* [TEXT EXCERPT]:

---

Multimodal¶

Process images and audio alongside text using vision-language models (VLMs) and audio-language models. Mullama supports multimodal inference with a unified API across image and audio inputs.

Feature Gate

In Rust, enable the multimodal feature flag:

[dependencies]
mullama = { version = "0.3", features = ["multimodal"] }

# For audio processing, also enable streaming-audio
mullama = { version = "0.3", features = ["multimodal", "streaming-audio"] }

Node.js and Python include multimodal support by default.

MultimodalProcessor Overview¶

The MultimodalProcessor is the central API for processing text, images, and audio together. It handles:

Loading and preprocessing images into the format expected by vision encoders
Converting audio into the format expected by audio encoders
Combining multimodal inputs with text prompts
Routing to the appropriate encoder based on input type

Node.jsPythonRustCLI

import { Model, MultimodalProcessor } from 'mullama';

const model = await Model.load('./llava-v1.6.gguf');
const processor = new MultimodalProcessor(model);

const response = await processor.generate({
  text: "Describe this image in detail.",
  images: ['./photo.jpg'],
});
console.log(response);

from mullama import Model, MultimodalProcessor

model = Model.load("./llava-v1.6.gguf")

---

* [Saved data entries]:
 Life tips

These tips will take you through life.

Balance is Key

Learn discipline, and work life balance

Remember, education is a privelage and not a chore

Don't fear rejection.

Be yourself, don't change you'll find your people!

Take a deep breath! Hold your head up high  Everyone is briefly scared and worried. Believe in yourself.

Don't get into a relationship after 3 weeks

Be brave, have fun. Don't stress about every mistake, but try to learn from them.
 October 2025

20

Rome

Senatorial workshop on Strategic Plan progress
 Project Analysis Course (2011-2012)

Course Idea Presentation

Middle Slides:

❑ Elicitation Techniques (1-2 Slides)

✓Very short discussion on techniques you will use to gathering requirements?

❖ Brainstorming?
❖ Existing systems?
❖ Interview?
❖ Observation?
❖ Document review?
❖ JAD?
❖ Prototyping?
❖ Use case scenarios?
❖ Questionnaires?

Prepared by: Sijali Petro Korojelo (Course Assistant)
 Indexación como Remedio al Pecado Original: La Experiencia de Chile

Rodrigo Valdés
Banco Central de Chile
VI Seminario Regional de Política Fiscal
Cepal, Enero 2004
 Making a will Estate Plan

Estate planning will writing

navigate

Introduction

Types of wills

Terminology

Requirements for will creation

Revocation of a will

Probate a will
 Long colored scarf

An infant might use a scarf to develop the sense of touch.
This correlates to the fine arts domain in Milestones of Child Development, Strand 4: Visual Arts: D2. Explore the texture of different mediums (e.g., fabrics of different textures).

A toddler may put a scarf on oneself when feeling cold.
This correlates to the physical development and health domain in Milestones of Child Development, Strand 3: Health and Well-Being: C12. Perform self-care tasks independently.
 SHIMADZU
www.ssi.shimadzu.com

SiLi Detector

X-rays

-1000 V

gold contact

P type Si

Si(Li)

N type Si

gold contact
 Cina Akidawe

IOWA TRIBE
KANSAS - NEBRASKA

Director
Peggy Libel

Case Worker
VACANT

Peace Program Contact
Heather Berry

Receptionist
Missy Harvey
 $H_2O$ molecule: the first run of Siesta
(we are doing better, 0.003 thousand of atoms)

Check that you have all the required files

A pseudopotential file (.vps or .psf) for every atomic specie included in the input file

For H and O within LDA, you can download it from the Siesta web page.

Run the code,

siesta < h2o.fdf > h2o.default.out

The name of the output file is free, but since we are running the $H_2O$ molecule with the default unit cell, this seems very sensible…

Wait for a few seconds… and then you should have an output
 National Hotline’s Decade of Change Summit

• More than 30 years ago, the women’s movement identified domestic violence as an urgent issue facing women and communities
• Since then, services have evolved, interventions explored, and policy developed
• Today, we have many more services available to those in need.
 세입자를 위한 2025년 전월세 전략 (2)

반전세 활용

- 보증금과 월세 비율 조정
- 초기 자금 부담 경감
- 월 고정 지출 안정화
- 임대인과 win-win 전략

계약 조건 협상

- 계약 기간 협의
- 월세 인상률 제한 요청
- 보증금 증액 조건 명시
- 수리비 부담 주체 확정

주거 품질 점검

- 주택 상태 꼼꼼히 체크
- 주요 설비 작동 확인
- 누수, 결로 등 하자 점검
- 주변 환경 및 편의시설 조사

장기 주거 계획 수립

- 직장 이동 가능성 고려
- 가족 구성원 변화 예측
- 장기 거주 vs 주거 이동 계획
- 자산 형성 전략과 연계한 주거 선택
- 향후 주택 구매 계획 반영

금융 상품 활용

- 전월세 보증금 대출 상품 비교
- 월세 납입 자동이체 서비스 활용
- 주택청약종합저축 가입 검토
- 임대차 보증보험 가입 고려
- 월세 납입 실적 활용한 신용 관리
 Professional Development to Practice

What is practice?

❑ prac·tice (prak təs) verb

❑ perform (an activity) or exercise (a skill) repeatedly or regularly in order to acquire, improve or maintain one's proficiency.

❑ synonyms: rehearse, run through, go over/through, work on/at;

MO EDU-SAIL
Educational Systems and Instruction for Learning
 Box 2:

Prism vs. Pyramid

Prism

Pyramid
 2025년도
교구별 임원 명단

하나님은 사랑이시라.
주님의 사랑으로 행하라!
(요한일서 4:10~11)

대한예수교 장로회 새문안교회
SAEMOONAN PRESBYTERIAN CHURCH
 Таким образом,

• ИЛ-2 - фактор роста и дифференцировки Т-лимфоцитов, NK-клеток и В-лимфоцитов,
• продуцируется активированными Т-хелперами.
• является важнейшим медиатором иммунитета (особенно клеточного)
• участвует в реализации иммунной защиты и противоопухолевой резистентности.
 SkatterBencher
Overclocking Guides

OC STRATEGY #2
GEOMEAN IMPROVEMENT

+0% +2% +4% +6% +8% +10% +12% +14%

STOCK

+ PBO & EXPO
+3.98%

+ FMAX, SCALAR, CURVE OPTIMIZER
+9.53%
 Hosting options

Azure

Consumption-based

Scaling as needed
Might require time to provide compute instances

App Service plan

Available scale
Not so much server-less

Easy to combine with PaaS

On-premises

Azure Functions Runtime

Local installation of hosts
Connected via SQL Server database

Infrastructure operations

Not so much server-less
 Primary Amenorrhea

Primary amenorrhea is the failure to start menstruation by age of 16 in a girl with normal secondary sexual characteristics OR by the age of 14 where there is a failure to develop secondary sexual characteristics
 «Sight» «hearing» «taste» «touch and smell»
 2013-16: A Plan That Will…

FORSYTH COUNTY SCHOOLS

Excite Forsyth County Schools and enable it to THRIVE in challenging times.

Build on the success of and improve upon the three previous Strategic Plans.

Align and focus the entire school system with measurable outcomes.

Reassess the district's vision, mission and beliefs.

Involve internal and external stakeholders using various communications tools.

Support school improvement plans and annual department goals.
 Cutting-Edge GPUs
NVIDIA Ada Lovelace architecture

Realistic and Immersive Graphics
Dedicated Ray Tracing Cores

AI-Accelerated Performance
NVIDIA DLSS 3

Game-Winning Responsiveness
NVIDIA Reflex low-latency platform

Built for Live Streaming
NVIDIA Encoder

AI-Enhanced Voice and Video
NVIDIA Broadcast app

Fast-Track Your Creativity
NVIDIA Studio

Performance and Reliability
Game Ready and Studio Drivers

---

* [EXERCISE REQUIREMENTS]:
a) Decide whether each statement below agrees with the Mullama multimodal documentation. Answer yes or no and quote the deciding words. (i) Node.js and Python need a feature flag turned on before multimodal support is available. (ii) The MultimodalProcessor sends each input to an encoder chosen by input type. (iii) In Rust, audio processing needs only the multimodal feature flag.
b) Continue the Mullama multimodal documentation from the point where it stops.
These entries have no connection to the Mullama multimodal documentation.

* [RESULTS]:
a)
(i) No: "Node.js and Python include multimodal support by default."
(ii) Yes: "Routing to the appropriate encoder based on input type"
(iii) No: "For audio processing, also enable streaming-audio"

b)
processor = MultimodalProcessor(model)

response = processor.generate(
    text="Describe this image in detail.",
    images=["./photo.jpg"],
)
print(response)

use mullama::{Model, MultimodalProcessor};
use std::sync::Arc;

let model = Arc::new(Model::load("llava-v1.6.gguf")?);
let mut processor = MultimodalProcessor::new(model)?;

let response = processor.generate_with_image(
    "Describe this image in detail.",
    "photo.jpg",
    200
)?;
println!("{}", response);

mullama run llava:13b "Describe this image in detail." --image ./photo.jpg

Image Input¶

From File Path¶

The simplest way to process an image:

Node.jsPythonRustCLI

const response = await processor.generate({
  text: "What objects are in this image?",
  images: ['./photo.jpg'],
});

response = processor.generate(
    text="What objects are in this image?",
    images=["./photo.jpg"],
)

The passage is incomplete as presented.